I just want to clarify one point: The article includes a quote from me suggesting that Texas Impact looks forward to “participating” in lawsuits against TXU. Texas Impact does not intend to participate in any lawsuits; rather, we are eager to continue participating in the policy debate and public-education process that will be needed to ensure that Texas becomes a leader in energy efficiency and renewable energy rather than a leader in air pollution.
Thanks for the opportunity to clarify and for covering this important issue.
Executive Director, Texas Impact
To the editor: I apologize for writing a bit late on this subject, but I wanted to thank the Fort Worth Weekly for the article “Diamond in the Muck” (July 18, 2007). I’m always fascinated with the history of local landmarks around Fort Worth. Having lived off and on in the Metroplex for the past 27 years (mostly in Grapevine), I’ve always wondered what the deal was with Lake Worth. To me it was always “the lake on the north side of Carswell Air Force Base.” Every time I drove by, I wondered what kind of lake it was. If it was a recreational lake, there never seemed to be much recreation going on (people on boats, etc.). Now I know why.
I usually venture down to Lake Worth only once a year when there is an air show at Carswell. This past year some friends and I were at Sansom Park watching the U.S. Navy’s Blue Angels perform, and I kept wondering, where were all the boats on Lake Worth? Seems to me it would have been a perfect vantage point from which to watch an air show. But nope. Hardly any recreational boats were out there at all.
What a shame it’s taken so many years for politicians to get around to dredging the lake and cleaning up the parks around it.

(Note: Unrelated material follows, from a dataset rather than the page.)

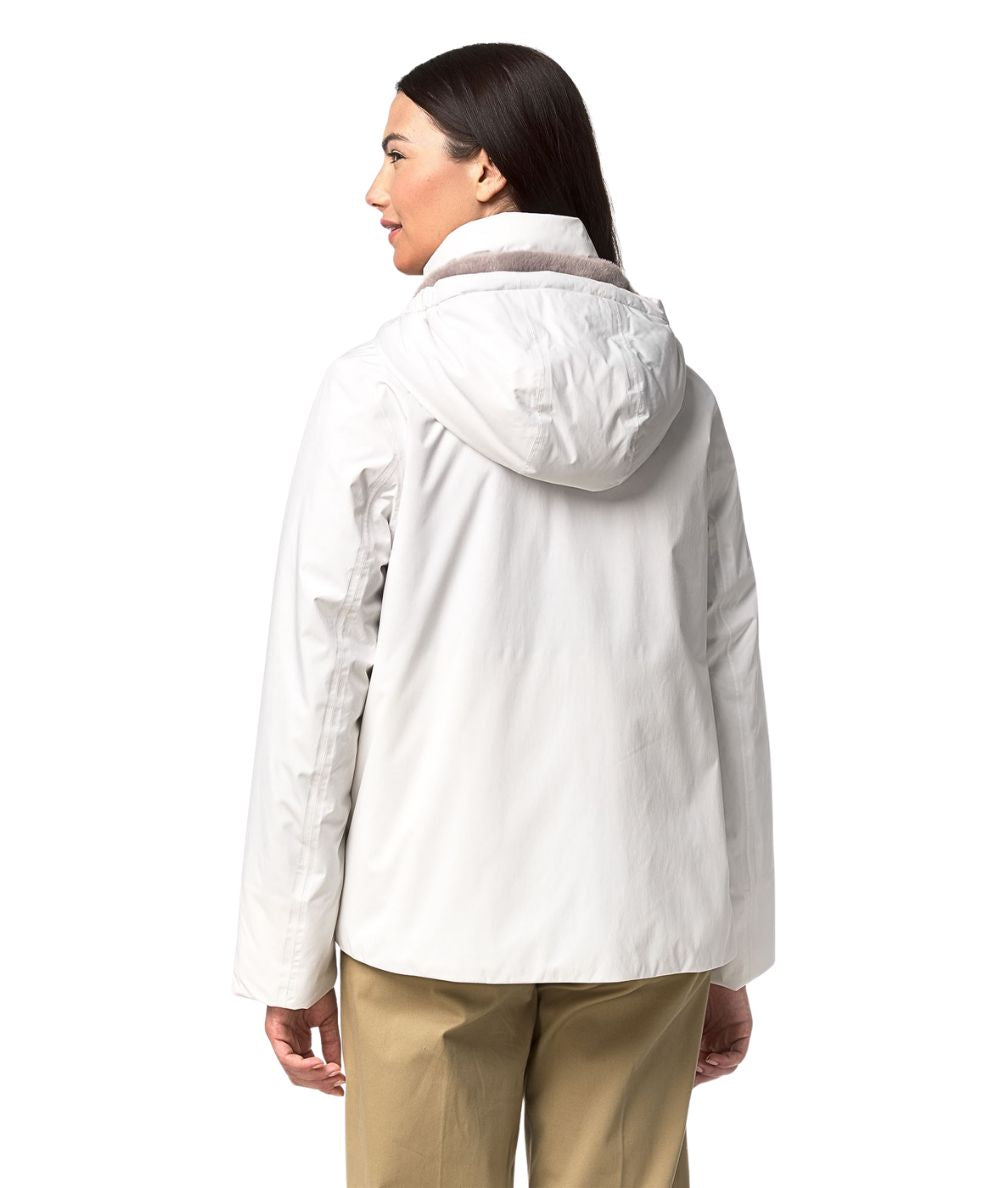 K-Way Piumino Corto Marlette Twill Soft K8144BW DCV Bianco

To the editor: Just a brief note to express the appreciation of the East Lake Worth Neighborhood Association in regard to your timely, well-written Lake Worth article. Your journalistic efforts were right on target, with pertinent information that should jolt the reader’s sense of logic and reasoning about the importance of dredging this lake.

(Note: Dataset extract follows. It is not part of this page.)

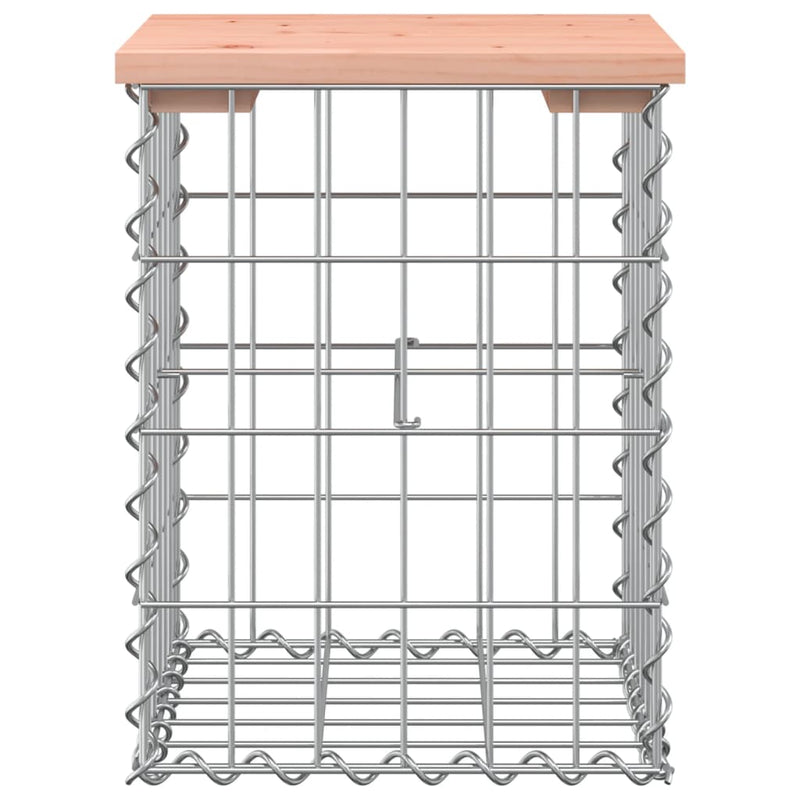 vidaXL Garden Bench Gabion Design 33x31x42 cm Solid Wood Douglas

Presenting this issue from the point of view of financial advantages for the city, as well as recreational enhancement for the people of Fort Worth, shows the keen insight you have for this project.
Again, we salute you for your coverage.
East Lake Worth Neighborhood Association
Hell’s (Whole) Acre
To the editor: As bad as it was, Mr./Ms. Static had me singing along with their reworking of the Beverly Hillbillies theme song (“Gasbillies,” Aug. 1, 2007). Still, the message is loud and clear — about 80 decibels’ worth on a bad day, last I heard.
Speaking of “bad,” I recall that a seedy part of downtown Cowtown was once known as Hell’s Half Acre, a rowdy mix of saloons and bawdy houses, often frequented by local pols. With urban gas drilling eating up way more than a half acre, I think we ought to bring the moniker back, but with a twist. I’ve taken the liberty of composing lyrics for the theme song to “Hell’s Acres,” sung to the tune of the theme to Green Acres. It’s bad, too, but the truth often hurts:
Hell’s Acres is the place to leave.
Gas drillin’ ain’t the life for me.
Wells spreading out so far and wide.
Keep Hell’s Acres,
just give me a place to hide!
In our Aug. 1 issue, in a review of Bad Religion’s new album, the last names of two bandmembers were misspelled. Their correct names are Brett Gurewitz and Greg Hetson. Fort Worth Weekly regrets the errors.